O mês que não terminou”, primeiro longa-metragem de Francisco Bosco e Raul Mourão, terá sua pré-estreia mundial na 43ª Mostra Internacional de Cinema de São Paulo, na terça-feira, 22 de outubro, às 21h30, no Espaço Itau da Augusta. O filme, uma coprodução da Kromaki e do Canal Curta!, investiga o emblemático mês de junho de 2013 no Brasil, seus acontecimentos marcantes e seus desdobramentos, a partir da análise de ativistas, cientistas políticos, filósofos, psicanalistas e economistas. Com narração de Fernanda Torres, o longa é permeado por vídeos de artistas plásticos que complementam a reflexão sobre os fatos.

Antes de sua estreia na Mostra São Paulo, o filme ganha três teasers, que iremos mostrar no decorrer deste post.

Os protestos de junho de 2013 foram o primeiro questionamento ao processo de consolidação da democracia liberal brasileira, rumo que o país tomava desde a redemocratização. A partir deste momento, o Brasil passou por uma transformação não só política, mas cultural, deixando de ser o “país do futebol” para ser o “país da política”. O documentário resgata este percurso.

“É impossível compreender o que aconteceu com o país nos últimos seis anos sem remontar àquele período de junho de 2013. Da perspectiva política, o filme revisita os marcos principais. Na verdade, o filme começa procurando entender as causas de junho: os sinais ainda latentes de crise econômica, o esgotamento da representação institucional no país, o contexto de crise global das democracias liberais, o grande colapso econômico de 2008. Daí em diante, o filme aborda os atos, propriamente, de junho; a cultura social do engajamento que eles produziram; a formação da polarização; os sentidos da Lava-jato; o impeachment de Dilma Roussef; a emergência das novas direitas e o triunfo final da direita reacionária, com a eleição de Bolsonaro. Sem pretensões ilusórias de neutralidade, procuramos fazer uma investigação sobre o recente processo político, social e cultural do Brasil sendo os mais fiéis possíveis à complexidade que o define”, explica o codiretor Francisco Bosco.

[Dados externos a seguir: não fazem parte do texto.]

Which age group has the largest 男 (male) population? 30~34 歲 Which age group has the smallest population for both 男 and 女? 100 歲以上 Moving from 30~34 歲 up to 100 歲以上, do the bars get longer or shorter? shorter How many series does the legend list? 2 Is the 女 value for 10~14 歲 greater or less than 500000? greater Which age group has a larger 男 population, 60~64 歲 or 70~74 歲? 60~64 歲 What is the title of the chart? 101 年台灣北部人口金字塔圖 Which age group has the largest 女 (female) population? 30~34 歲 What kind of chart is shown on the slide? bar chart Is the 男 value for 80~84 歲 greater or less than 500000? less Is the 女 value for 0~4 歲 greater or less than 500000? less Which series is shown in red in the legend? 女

Para entender os capítulos dessa história recente, o documentário entrevistou intelectuais públicos de diversas áreas, tais como o professor de filosofia da Unicamp Marcos Nobre, a socióloga e deputada federal Áurea Carolina, a professora de economia da USP, Laura Carvalho, o economista Samuel Pessoa, o filósofo Pablo Ortellado, o ativista político e produtor cultural Pablo Capilé, a psicanalista Maria Rita Kehl, entre outros.

        Imagens de arquivo e vídeos de artistas contemporâneos, como Nuno Ramos, Cao Guimarães, Lenora de Barros e Raul Mourão, juntam-se à narração em off de Fernanda Torres e aos depoimentos de especialistas.  Inseridas na reflexão política, ao lado de cenas dos acontecimentos reais, as imagens artísticas ganham novos significados.

“Desde o início, tive total liberdade para pensar um filme experimental, do ponto de vista da imagem. Francisco me convidou para codirigir já com a ideia de usar alguns de meus vídeos. E eu pesquisei a filmografia de outros artistas contemporâneos, busquei esses ‘não filmes’ que circulam em museus e galerias, que não são habitualmente inseridos no cinema tradicional. Eu já acompanhava essa produção ao longo dos anos, mas iniciei uma pesquisa como se fosse a curadoria de uma exposição. A ideia foi ressignificar esses trabalhos, tirá-los de contexto e dar outro sentido completamente diferente do que seus criadores haviam imaginado”, conta o codiretor Raul Mourão.

O documentário surgiu de um ensaio publicado por Francisco Bosco, na Folha de S. Paulo, cinco anos após os fatos de junho de 2013. Julio Worcman, diretor do Canal Curta! convidou o autor, que topou o desafio de transformar o texto em filme, assinando a direção junto com Raul Mourão. A produção ficou a cargo de Rodrigo Letier, da Kromaki, e conta com trilha sonora de Plínio Profeta, sobre música original de João Bosco. Com a coprodução do canal Curta!, o filme tem exibição garantida na TV no início de 2020.

Sessões na Mostra SP

Terça-feira, 22/10, às 21:30, no Espaço Itaú De Cinema – Augusta Sala 1

Quarta-feira, 23/10, às 14:00 no Cinesala

Sexta-feira, 25/10, 15:30, no Espaço Itaú De Cinema – Frei Caneca 1

Sinopse Curta:

O documentário “O Mês Que Não Terminou” analisa o processo institucional e social do país desde junho de 2013 até a eleição de Bolsonaro, investigando a crise do Lulismo, a Lava-jato, o impeachment de Dilma Rousseff e a ascensão das direitas liberal e conservadora. Vídeos de artistas plásticos colaboram para compor a narrativa.